Task to carry out
Write all of the entries out again exactly.

....

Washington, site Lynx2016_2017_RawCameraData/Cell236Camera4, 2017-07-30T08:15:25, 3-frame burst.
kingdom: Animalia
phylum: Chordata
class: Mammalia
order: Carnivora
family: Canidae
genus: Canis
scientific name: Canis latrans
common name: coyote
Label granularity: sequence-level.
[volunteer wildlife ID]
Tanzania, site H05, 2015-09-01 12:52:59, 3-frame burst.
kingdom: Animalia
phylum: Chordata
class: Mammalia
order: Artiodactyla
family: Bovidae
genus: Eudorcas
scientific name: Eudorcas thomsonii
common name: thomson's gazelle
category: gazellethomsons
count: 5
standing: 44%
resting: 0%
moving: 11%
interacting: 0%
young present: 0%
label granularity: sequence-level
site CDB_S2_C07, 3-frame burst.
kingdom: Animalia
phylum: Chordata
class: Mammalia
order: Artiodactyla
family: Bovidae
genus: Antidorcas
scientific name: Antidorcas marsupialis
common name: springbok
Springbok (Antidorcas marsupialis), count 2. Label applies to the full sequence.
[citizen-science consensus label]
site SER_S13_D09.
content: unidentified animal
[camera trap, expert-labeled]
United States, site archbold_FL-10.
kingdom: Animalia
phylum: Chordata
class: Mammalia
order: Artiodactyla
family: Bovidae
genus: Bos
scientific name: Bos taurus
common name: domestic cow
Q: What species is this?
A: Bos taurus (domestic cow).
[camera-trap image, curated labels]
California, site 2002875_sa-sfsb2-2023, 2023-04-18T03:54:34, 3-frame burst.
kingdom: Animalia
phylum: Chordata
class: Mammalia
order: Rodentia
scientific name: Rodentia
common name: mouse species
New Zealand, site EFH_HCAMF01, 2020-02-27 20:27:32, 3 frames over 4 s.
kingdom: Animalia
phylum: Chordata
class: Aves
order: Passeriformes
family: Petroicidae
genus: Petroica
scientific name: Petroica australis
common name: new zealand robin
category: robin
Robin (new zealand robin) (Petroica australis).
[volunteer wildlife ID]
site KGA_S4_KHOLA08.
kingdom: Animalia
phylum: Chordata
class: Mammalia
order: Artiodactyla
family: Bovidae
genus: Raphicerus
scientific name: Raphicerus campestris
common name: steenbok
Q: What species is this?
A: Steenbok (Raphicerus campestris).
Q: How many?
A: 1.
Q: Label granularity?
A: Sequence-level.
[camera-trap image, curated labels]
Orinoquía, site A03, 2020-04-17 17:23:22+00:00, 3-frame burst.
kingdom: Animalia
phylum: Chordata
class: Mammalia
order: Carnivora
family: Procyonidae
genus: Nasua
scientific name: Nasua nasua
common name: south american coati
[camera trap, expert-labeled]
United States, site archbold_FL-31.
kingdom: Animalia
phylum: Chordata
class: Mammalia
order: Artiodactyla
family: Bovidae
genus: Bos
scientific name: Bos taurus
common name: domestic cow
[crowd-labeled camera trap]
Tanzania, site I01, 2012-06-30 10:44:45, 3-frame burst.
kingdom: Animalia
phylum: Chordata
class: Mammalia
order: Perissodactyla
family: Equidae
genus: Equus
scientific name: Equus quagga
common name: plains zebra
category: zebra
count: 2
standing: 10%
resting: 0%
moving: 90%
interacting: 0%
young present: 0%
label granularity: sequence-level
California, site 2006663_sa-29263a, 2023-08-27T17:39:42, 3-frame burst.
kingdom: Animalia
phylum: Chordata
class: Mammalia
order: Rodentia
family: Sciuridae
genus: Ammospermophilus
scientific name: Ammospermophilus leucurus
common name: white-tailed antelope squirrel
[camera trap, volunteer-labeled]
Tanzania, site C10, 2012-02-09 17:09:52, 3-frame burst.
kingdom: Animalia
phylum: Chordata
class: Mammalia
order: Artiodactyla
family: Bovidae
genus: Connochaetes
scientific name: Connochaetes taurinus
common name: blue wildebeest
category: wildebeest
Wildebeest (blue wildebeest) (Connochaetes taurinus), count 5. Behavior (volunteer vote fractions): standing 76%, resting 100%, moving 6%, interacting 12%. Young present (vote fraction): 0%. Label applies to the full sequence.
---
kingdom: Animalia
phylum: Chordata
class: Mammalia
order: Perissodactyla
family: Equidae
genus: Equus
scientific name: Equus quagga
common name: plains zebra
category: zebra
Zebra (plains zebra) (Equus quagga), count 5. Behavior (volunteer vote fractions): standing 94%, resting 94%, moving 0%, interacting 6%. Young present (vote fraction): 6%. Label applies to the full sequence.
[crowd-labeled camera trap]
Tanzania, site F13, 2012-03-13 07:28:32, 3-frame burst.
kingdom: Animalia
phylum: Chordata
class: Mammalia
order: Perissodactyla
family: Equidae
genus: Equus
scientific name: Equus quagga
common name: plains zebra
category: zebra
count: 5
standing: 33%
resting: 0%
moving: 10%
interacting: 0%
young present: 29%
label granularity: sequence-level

....

Problem solution
Washington, site Lynx2016_2017_RawCameraData/Cell236Camera4, 2017-07-30T08:15:25, 3-frame burst.
kingdom: Animalia
phylum: Chordata
class: Mammalia
order: Carnivora
family: Canidae
genus: Canis
scientific name: Canis latrans
common name: coyote
Label granularity: sequence-level.
[volunteer wildlife ID]
Tanzania, site H05, 2015-09-01 12:52:59, 3-frame burst.
kingdom: Animalia
phylum: Chordata
class: Mammalia
order: Artiodactyla
family: Bovidae
genus: Eudorcas
scientific name: Eudorcas thomsonii
common name: thomson's gazelle
category: gazellethomsons
count: 5
standing: 44%
resting: 0%
moving: 11%
interacting: 0%
young present: 0%
label granularity: sequence-level
site CDB_S2_C07, 3-frame burst.
kingdom: Animalia
phylum: Chordata
class: Mammalia
order: Artiodactyla
family: Bovidae
genus: Antidorcas
scientific name: Antidorcas marsupialis
common name: springbok
Springbok (Antidorcas marsupialis), count 2. Label applies to the full sequence.
[citizen-science consensus label]
site SER_S13_D09.
content: unidentified animal
[camera trap, expert-labeled]
United States, site archbold_FL-10.
kingdom: Animalia
phylum: Chordata
class: Mammalia
order: Artiodactyla
family: Bovidae
genus: Bos
scientific name: Bos taurus
common name: domestic cow
Q: What species is this?
A: Bos taurus (domestic cow).
[camera-trap image, curated labels]
California, site 2002875_sa-sfsb2-2023, 2023-04-18T03:54:34, 3-frame burst.
kingdom: Animalia
phylum: Chordata
class: Mammalia
order: Rodentia
scientific name: Rodentia
common name: mouse species
New Zealand, site EFH_HCAMF01, 2020-02-27 20:27:32, 3 frames over 4 s.
kingdom: Animalia
phylum: Chordata
class: Aves
order: Passeriformes
family: Petroicidae
genus: Petroica
scientific name: Petroica australis
common name: new zealand robin
category: robin
Robin (new zealand robin) (Petroica australis).
[volunteer wildlife ID]
site KGA_S4_KHOLA08.
kingdom: Animalia
phylum: Chordata
class: Mammalia
order: Artiodactyla
family: Bovidae
genus: Raphicerus
scientific name: Raphicerus campestris
common name: steenbok
Q: What species is this?
A: Steenbok (Raphicerus campestris).
Q: How many?
A: 1.
Q: Label granularity?
A: Sequence-level.
[camera-trap image, curated labels]
Orinoquía, site A03, 2020-04-17 17:23:22+00:00, 3-frame burst.
kingdom: Animalia
phylum: Chordata
class: Mammalia
order: Carnivora
family: Procyonidae
genus: Nasua
scientific name: Nasua nasua
common name: south american coati
[camera trap, expert-labeled]
United States, site archbold_FL-31.
kingdom: Animalia
phylum: Chordata
class: Mammalia
order: Artiodactyla
family: Bovidae
genus: Bos
scientific name: Bos taurus
common name: domestic cow
[crowd-labeled camera trap]
Tanzania, site I01, 2012-06-30 10:44:45, 3-frame burst.
kingdom: Animalia
phylum: Chordata
class: Mammalia
order: Perissodactyla
family: Equidae
genus: Equus
scientific name: Equus quagga
common name: plains zebra
category: zebra
count: 2
standing: 10%
resting: 0%
moving: 90%
interacting: 0%
young present: 0%
label granularity: sequence-level
California, site 2006663_sa-29263a, 2023-08-27T17:39:42, 3-frame burst.
kingdom: Animalia
phylum: Chordata
class: Mammalia
order: Rodentia
family: Sciuridae
genus: Ammospermophilus
scientific name: Ammospermophilus leucurus
common name: white-tailed antelope squirrel
[camera trap, volunteer-labeled]
Tanzania, site C10, 2012-02-09 17:09:52, 3-frame burst.
kingdom: Animalia
phylum: Chordata
class: Mammalia
order: Artiodactyla
family: Bovidae
genus: Connochaetes
scientific name: Connochaetes taurinus
common name: blue wildebeest
category: wildebeest
Wildebeest (blue wildebeest) (Connochaetes taurinus), count 5. Behavior (volunteer vote fractions): standing 76%, resting 100%, moving 6%, interacting 12%. Young present (vote fraction): 0%. Label applies to the full sequence.
---
kingdom: Animalia
phylum: Chordata
class: Mammalia
order: Perissodactyla
family: Equidae
genus: Equus
scientific name: Equus quagga
common name: plains zebra
category: zebra
Zebra (plains zebra) (Equus quagga), count 5. Behavior (volunteer vote fractions): standing 94%, resting 94%, moving 0%, interacting 6%. Young present (vote fraction): 6%. Label applies to the full sequence.
[crowd-labeled camera trap]
Tanzania, site F13, 2012-03-13 07:28:32, 3-frame burst.
kingdom: Animalia
phylum: Chordata
class: Mammalia
order: Perissodactyla
family: Equidae
genus: Equus
scientific name: Equus quagga
common name: plains zebra
category: zebra
count: 5
standing: 33%
resting: 0%
moving: 10%
interacting: 0%
young present: 29%
label granularity: sequence-level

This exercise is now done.